Source text:

******

On Friday, the University of Virginia confirmed that there are cases of the B.1.1.7. coronavirus variant in the UVA community and emphasized the importance of preventative measures as positive cases of COVID-19 have increased both on- and off-Grounds.
The variant, also known as the U.K. variant, originated in the United Kingdom and is believed to be more contagious than the original strain of the coronavirus. It is now present more than 70 countries and 37 U.S. states; officials believe it will become the dominant strain in the U.S. within a month.
Overall, as of Friday, the UVA COVID Tracker showed a rise in COVID-19 cases in the UVA community over the past week, with 222 active cases and an average of 36 new cases per day, as opposed to 11 new cases per day the week before.
In a message to the UVA community Friday, University leaders, including Provost Liz Magill, Chief Operating Officer J.J. Davis and Department of Medicine Chair Dr. Mitch Rosner, urged caution and outlined plans to slow the spread of the virus on Grounds.
“These are concerning developments, but we believe we are capable of managing them as an institution and as individual members of this community,” they wrote.
To help limit viral spread, UVA will continue to expand its saliva testing program for students, faculty and staff. The University has also begun mandatory retesting of students who live in residence halls and off-Grounds locations that have seen a rise in cases. Tens of thousands of three-ply masks, purchased by UVA prior to the semester, are available to students, faculty and staff, and can be picked up at any of the University’s saliva testing sites.

******

Activities:
a – Answer these questions using the report on the coronavirus variant at UVA:
(i) In how many U.S. states is the variant now present?
(ii) How many active cases did the UVA COVID Tracker show as of Friday?
(iii) Where can the three-ply masks be picked up?
b – Resume the report on the coronavirus variant at UVA, picking up after its final sentence.
The entries that follow have nothing to do with this.

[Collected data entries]
******

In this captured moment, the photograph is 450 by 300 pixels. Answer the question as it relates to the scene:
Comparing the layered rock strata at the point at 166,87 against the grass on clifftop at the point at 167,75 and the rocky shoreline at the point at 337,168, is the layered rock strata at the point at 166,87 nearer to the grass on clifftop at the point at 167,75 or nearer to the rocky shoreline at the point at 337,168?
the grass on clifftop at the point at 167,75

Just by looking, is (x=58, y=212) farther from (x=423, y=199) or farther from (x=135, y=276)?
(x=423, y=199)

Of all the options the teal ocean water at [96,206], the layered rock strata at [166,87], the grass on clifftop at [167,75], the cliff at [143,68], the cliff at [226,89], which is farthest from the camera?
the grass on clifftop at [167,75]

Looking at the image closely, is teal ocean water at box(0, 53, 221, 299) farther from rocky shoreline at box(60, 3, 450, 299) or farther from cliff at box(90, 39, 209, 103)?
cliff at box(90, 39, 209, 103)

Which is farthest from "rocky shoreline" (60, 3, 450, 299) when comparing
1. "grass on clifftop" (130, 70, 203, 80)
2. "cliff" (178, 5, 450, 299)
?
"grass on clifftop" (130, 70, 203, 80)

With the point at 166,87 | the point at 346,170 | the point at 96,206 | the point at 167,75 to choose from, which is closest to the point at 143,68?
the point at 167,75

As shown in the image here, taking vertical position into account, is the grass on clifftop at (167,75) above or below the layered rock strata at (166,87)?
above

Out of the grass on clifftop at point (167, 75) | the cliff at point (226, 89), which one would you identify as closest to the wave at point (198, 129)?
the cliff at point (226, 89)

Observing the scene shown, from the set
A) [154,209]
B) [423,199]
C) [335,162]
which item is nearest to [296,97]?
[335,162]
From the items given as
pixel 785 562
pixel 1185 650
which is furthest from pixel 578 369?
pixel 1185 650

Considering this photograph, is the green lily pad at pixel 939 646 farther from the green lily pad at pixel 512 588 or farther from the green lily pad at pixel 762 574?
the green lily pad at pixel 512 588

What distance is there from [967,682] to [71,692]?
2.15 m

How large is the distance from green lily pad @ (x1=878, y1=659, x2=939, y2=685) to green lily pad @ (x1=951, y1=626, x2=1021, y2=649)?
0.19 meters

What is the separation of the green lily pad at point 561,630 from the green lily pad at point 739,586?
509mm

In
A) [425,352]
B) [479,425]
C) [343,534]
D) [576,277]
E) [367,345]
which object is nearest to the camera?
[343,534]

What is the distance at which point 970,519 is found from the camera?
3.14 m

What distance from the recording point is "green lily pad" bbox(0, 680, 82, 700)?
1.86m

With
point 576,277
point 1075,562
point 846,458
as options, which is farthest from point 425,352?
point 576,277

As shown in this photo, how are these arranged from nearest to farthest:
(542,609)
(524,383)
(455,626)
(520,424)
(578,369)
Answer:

******

Task responses:
a –
(i) 37
(ii) 222
(iii) At any of the University's saliva testing sites

b –
As another way to prevent infections, University leaders decided to continue limiting gatherings to six people until conditions improve. Additional restrictions could be implemented if cases continue to rise, leaders noted in the email.
“If cases continue to increase, our isolation and quarantine capacity will become strained and we will be forced to consider stricter measures, including a shift to ‘Short-Term Restricted Operations,’ which would include moving all classes, meetings and gatherings online, school-level decisions to modify graduate and professional programs, as well as limitations on students’ ability to travel on- and off-Grounds.”
More information about the Short-Term Restricted Operations contingency plans is available here.
Despite their concerns, leaders said they remained optimistic and confident that students, faculty and staff would comply with recommendations and do their best to stop the spread of the virus.
“The good news is, we have the ability, as individual members of this community, to reverse these trends and keep our semester on track by following the same protocols that were so effective last semester,” they wrote. “Now, more than ever: Wear your mask; stay home when you’re sick and – please – if you have any symptoms of the virus, immediately get tested at Student Health or Employee Health; stay at least six feet apart from others at all times; do not gather in groups of more than six, even if you are wearing masks and practicing physical distancing. Comply with all prevalence testing requirements, no matter what.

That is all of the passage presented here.